### [JOB]
Return each line in the material below that contains the string "viewBox".

### [SUPPLIED MATERIAL]
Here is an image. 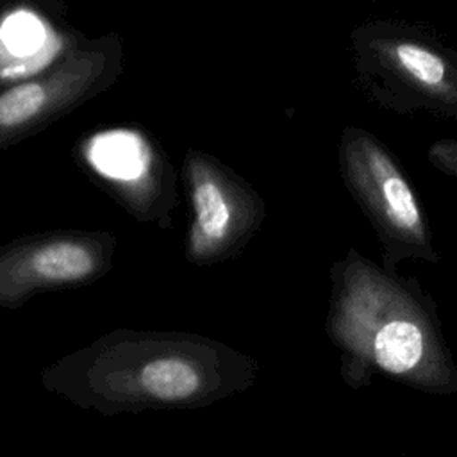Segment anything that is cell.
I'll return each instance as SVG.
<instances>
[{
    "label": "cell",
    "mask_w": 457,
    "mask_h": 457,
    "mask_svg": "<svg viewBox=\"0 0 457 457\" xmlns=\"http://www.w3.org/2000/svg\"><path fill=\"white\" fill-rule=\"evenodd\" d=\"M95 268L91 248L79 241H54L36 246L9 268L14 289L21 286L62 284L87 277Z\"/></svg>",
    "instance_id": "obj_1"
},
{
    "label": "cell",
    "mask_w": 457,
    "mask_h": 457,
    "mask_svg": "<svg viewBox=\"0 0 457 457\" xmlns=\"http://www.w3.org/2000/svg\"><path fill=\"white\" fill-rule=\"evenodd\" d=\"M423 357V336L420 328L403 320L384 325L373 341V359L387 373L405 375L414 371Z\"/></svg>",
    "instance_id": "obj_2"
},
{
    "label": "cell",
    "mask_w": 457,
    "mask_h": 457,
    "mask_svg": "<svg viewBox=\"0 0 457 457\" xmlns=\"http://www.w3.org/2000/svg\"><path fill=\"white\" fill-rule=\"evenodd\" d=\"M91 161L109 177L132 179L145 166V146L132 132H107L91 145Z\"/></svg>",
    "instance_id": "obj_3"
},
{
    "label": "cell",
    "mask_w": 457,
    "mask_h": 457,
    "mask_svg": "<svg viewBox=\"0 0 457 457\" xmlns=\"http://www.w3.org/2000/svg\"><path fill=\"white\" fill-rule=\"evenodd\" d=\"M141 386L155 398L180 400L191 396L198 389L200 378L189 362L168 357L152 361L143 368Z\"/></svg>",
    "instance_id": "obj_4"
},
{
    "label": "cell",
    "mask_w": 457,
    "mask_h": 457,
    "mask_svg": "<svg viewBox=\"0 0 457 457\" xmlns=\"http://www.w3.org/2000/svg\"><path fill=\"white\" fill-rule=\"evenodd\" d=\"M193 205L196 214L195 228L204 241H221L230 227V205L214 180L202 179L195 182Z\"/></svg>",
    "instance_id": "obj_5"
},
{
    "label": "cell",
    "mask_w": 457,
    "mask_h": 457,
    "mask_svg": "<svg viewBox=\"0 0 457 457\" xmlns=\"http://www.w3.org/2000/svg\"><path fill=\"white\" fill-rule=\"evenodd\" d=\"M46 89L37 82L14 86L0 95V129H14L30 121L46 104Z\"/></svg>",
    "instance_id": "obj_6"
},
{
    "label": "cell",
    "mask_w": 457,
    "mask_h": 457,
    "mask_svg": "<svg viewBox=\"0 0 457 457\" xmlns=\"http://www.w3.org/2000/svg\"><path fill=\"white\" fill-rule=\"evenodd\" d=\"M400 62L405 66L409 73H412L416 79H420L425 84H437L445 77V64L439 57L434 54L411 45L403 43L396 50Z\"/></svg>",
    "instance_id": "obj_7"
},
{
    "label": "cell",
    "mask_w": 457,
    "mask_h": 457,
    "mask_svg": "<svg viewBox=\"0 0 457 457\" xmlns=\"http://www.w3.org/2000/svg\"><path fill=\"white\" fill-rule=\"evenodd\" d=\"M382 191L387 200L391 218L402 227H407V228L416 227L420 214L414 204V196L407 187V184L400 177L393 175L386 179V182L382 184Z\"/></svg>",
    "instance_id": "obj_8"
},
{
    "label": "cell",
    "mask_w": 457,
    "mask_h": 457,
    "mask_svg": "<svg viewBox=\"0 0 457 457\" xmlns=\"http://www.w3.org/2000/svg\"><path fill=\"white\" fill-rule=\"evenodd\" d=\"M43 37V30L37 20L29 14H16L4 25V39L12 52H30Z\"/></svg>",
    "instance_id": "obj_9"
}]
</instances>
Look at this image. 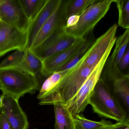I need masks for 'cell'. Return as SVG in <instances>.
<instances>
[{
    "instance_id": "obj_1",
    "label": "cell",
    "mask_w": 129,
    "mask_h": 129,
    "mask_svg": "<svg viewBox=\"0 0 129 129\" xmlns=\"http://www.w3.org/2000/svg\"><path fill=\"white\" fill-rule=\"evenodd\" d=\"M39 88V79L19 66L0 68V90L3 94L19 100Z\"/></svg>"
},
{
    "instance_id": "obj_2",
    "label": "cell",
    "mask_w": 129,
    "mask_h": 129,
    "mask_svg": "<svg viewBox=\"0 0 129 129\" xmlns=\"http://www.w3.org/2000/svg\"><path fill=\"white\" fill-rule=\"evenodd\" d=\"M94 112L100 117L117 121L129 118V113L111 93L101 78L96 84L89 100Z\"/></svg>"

### [RESPONSE TO THE TASK]
    "mask_svg": "<svg viewBox=\"0 0 457 457\" xmlns=\"http://www.w3.org/2000/svg\"><path fill=\"white\" fill-rule=\"evenodd\" d=\"M95 268L91 248L79 241H54L36 246L9 268L14 289L21 286L62 284L87 277Z\"/></svg>",
    "mask_svg": "<svg viewBox=\"0 0 457 457\" xmlns=\"http://www.w3.org/2000/svg\"><path fill=\"white\" fill-rule=\"evenodd\" d=\"M423 357V336L420 328L403 320L384 325L373 341V359L387 373L405 375L414 371Z\"/></svg>",
    "mask_svg": "<svg viewBox=\"0 0 457 457\" xmlns=\"http://www.w3.org/2000/svg\"><path fill=\"white\" fill-rule=\"evenodd\" d=\"M91 161L109 177L132 179L145 166V146L132 132H107L91 145Z\"/></svg>",
    "mask_svg": "<svg viewBox=\"0 0 457 457\" xmlns=\"http://www.w3.org/2000/svg\"><path fill=\"white\" fill-rule=\"evenodd\" d=\"M141 386L155 398L180 400L191 396L198 389L200 378L189 362L168 357L152 361L143 368Z\"/></svg>",
    "mask_svg": "<svg viewBox=\"0 0 457 457\" xmlns=\"http://www.w3.org/2000/svg\"><path fill=\"white\" fill-rule=\"evenodd\" d=\"M193 205L196 214L195 228L204 241H221L230 227V205L214 180L202 179L195 182Z\"/></svg>",
    "mask_svg": "<svg viewBox=\"0 0 457 457\" xmlns=\"http://www.w3.org/2000/svg\"><path fill=\"white\" fill-rule=\"evenodd\" d=\"M46 89L37 82L14 86L0 95V129H14L30 121L46 104Z\"/></svg>",
    "mask_svg": "<svg viewBox=\"0 0 457 457\" xmlns=\"http://www.w3.org/2000/svg\"><path fill=\"white\" fill-rule=\"evenodd\" d=\"M400 62L405 66L409 73H412L416 79H420L425 84H437L445 77V64L439 57L434 54L411 45L403 43L396 50Z\"/></svg>",
    "mask_svg": "<svg viewBox=\"0 0 457 457\" xmlns=\"http://www.w3.org/2000/svg\"><path fill=\"white\" fill-rule=\"evenodd\" d=\"M382 191L387 200L391 218L402 227H407V228L416 227L420 214L414 204V196L407 187V184L400 177L393 175L386 179V182L382 184Z\"/></svg>",
    "mask_svg": "<svg viewBox=\"0 0 457 457\" xmlns=\"http://www.w3.org/2000/svg\"><path fill=\"white\" fill-rule=\"evenodd\" d=\"M43 37V30L37 20L29 14H16L4 25V39L12 52H30Z\"/></svg>",
    "mask_svg": "<svg viewBox=\"0 0 129 129\" xmlns=\"http://www.w3.org/2000/svg\"><path fill=\"white\" fill-rule=\"evenodd\" d=\"M39 88V79L19 66L0 68V90L3 94L19 100Z\"/></svg>"
    "mask_svg": "<svg viewBox=\"0 0 129 129\" xmlns=\"http://www.w3.org/2000/svg\"><path fill=\"white\" fill-rule=\"evenodd\" d=\"M94 112L100 117L117 121L129 118V113L111 93L101 78L96 84L89 100Z\"/></svg>"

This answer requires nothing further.